In rare diseases, it is even more important and promising than in larger trials to extract as much information as possible from between-patient trials. This has been addressed trough a number of ways, e.g. making efficient use of covariates. We explored machine learning techniques, where the number of values of a response variable can be very high and reducing the values by clustering improves performance. The aim is to formulate a prediction model, i.e. select appropriate covariates. We developed an algorithm that simultaneously groups the values of a response variable into a limited number of clusters and selects stepwise the best covariates that discriminate this clustering [76]. However, care has to be taken to the selection of the covariates.

In summary, we developed approaches to planning and analyzing trials for identifying individual response and examining treatment effects in small populations.
  1. Recommendation 26.

    For the analysis of N-of-1 trials, we recommend using an approach that is a modified fixed-effects meta-analysis for the case where establishing that the treatment works is the objective, and an approach through mixed models if variation in response to treatment is to be studied [75].

  2. Recommendation 27.

    When conducting a series of N-of-1 trials we recommend paying close attention to the purpose of the study and calculating the sample size accordingly using the approach provided in detail in Senn [11].

  3. Recommendation 28.

    We recommend that response should not be defined using arbitrary and naïve dichotomies but that it should be analysed carefully paying due attention to components of variance and where possible using designs to identify them [77].

  4. Recommendation 29.

    When analyzing between-patient studies, we recommend avoiding information-destroying transformations (such as dichotomies) and exploiting the explanatory power of covariates, which may be identified from ancillary studies and patient databases.

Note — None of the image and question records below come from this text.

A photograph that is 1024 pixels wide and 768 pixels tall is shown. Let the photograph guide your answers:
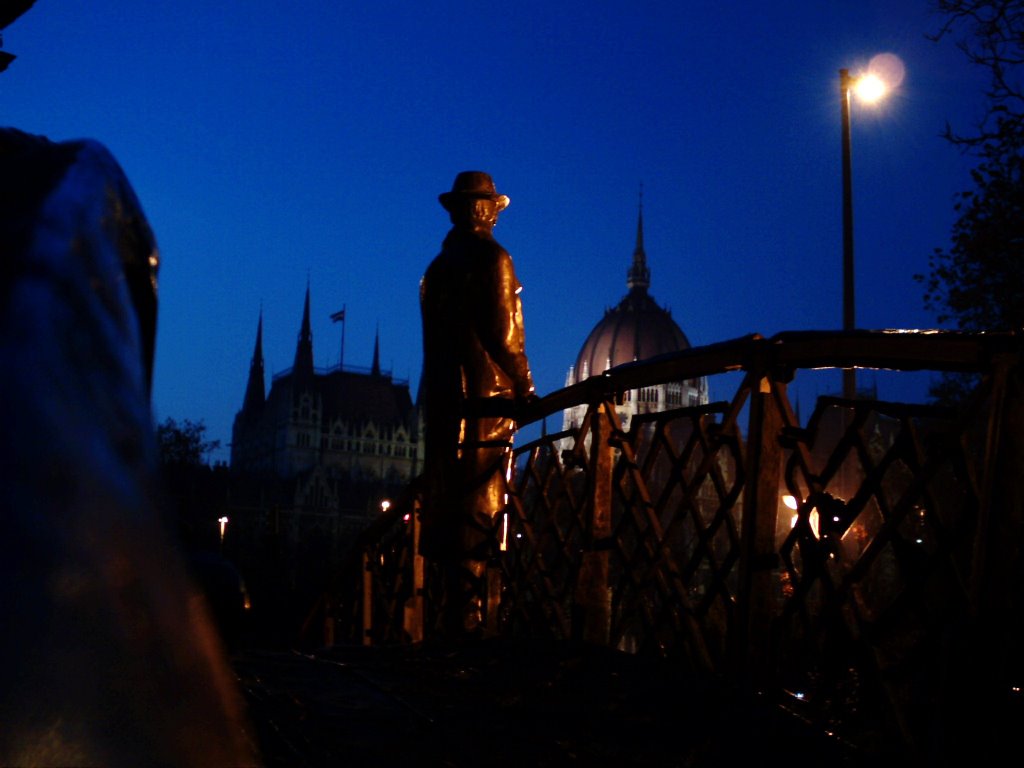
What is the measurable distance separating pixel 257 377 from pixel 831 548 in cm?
15531

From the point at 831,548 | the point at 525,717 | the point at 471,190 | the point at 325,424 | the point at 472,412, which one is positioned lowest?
the point at 525,717

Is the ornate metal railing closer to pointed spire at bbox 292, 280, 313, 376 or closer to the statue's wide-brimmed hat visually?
the statue's wide-brimmed hat

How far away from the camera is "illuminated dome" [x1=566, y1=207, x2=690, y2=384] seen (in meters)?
140

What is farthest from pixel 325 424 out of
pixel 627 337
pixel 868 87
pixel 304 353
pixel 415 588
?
pixel 415 588

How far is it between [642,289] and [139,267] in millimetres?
165387

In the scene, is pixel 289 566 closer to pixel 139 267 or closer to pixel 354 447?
pixel 139 267

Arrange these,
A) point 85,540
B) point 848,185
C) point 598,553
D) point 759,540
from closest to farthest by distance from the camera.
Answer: point 85,540 < point 759,540 < point 598,553 < point 848,185

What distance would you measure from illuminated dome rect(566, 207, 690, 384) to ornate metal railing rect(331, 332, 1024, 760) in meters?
129

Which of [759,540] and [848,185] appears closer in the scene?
[759,540]

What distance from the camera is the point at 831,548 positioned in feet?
13.4

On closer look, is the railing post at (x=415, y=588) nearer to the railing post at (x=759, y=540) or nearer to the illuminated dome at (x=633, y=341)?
the railing post at (x=759, y=540)

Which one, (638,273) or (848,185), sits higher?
(638,273)

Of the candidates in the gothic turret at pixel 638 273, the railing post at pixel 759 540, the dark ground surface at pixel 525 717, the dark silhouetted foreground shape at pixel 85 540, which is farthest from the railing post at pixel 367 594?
the gothic turret at pixel 638 273

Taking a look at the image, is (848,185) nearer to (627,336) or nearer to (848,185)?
(848,185)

As stated in the CHMP guidance [1] it is recommended to use as much information as possible to improve the design. IDeAl follows this advice extensively, and as one first aspect investigated options and methods for extrapolation.

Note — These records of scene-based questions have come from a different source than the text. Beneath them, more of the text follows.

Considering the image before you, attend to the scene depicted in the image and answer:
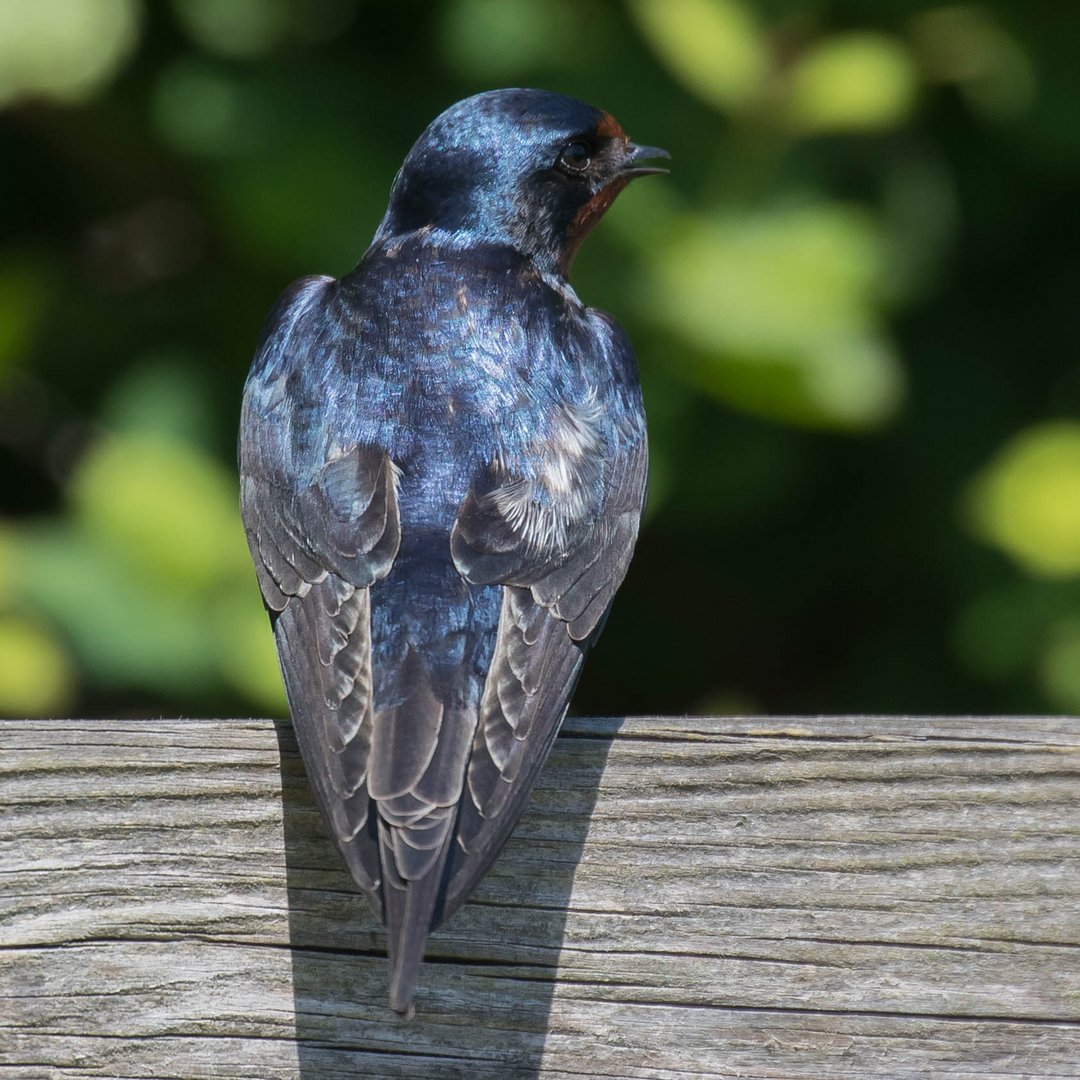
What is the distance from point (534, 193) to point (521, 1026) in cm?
135

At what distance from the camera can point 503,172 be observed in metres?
2.29

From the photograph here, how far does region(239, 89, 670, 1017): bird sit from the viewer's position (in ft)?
4.39

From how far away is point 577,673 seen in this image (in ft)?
5.24

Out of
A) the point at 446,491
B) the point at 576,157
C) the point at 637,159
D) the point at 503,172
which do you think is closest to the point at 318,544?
the point at 446,491

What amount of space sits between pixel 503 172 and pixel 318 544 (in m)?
0.84

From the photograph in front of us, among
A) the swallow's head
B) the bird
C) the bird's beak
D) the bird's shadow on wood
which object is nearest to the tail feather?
the bird

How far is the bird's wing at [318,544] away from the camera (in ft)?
4.46

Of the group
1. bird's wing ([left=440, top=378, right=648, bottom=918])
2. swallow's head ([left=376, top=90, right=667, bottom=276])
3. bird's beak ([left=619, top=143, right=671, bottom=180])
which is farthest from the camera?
bird's beak ([left=619, top=143, right=671, bottom=180])

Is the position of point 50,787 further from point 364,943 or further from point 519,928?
point 519,928

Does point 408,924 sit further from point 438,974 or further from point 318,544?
point 318,544

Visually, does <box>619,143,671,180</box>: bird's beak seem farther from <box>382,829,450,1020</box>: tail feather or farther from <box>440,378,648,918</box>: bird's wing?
<box>382,829,450,1020</box>: tail feather

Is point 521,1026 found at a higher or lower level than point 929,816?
lower

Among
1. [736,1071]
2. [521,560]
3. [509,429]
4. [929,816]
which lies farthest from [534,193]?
[736,1071]

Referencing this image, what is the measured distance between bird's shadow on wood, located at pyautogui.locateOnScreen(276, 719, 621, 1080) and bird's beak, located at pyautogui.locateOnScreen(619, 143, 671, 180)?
4.50 feet
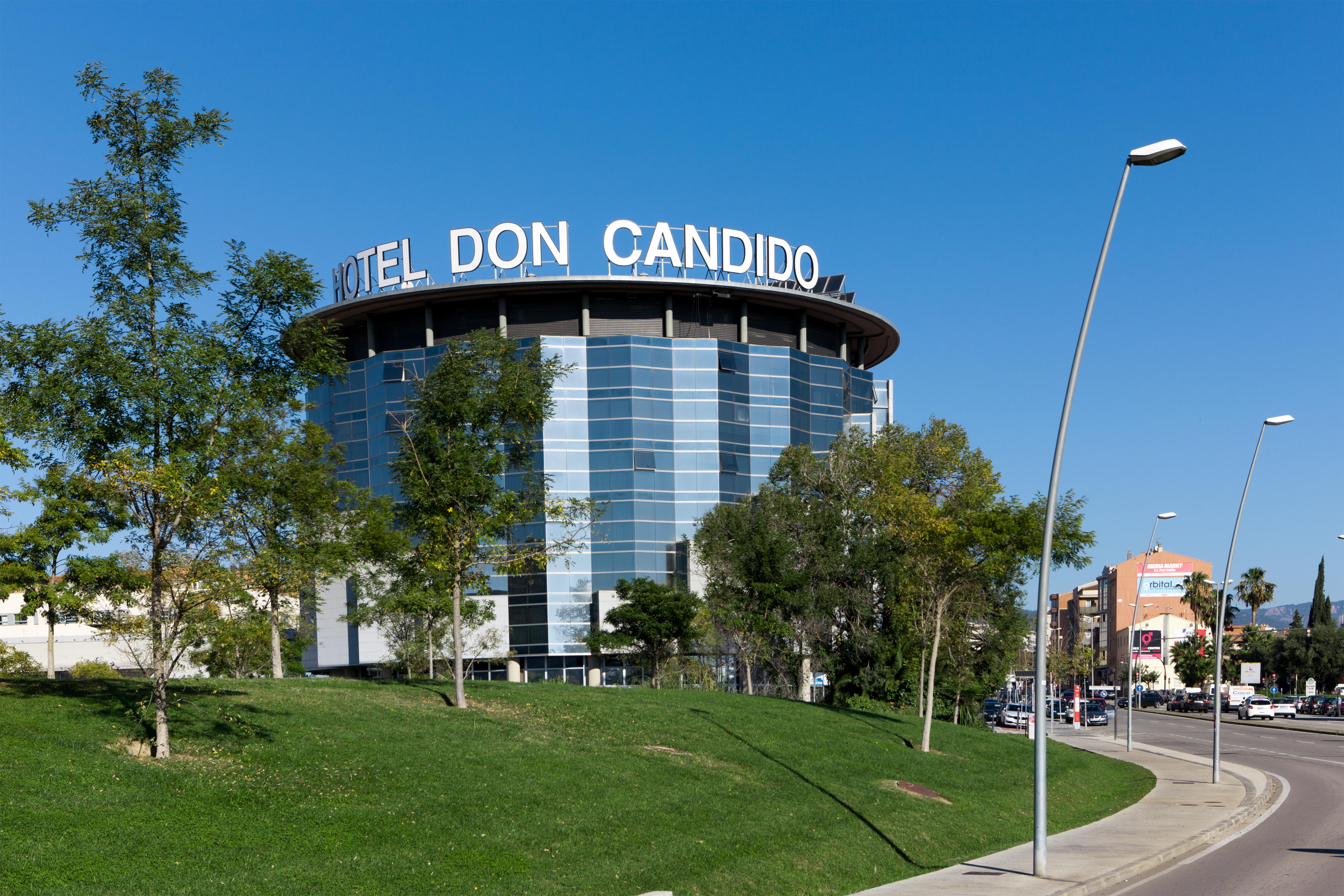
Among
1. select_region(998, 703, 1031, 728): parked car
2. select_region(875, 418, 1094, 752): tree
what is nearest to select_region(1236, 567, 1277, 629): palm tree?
select_region(998, 703, 1031, 728): parked car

In this context regression models are a very important tool to provide dose-response information. In many cases the question occurs whether two dose response curves can be assumed to be identical. This problem also appears in the situation of detecting non-inferiority and/or equivalence of different treatments [78].

We derived new statistical procedures addressing the problem of comparing curves and extrapolating information, with a particular focus on trials with small sample sizes.

We improved the previous standard, less powerful methodology for comparing two such curves [79], and showed that the efficiency can be considerably increased using a bootstrap approach. Additionally, we developed a new statistical test for the hypothesis of similarity of dose response curves. The test decides for equivalence of the curves if an estimate of a distance is smaller than a given threshold, which is obtained by a (non-standard) constrained parametric bootstrap procedure [80]. A corresponding R package “TestingSimilarity” was developed [72, 81].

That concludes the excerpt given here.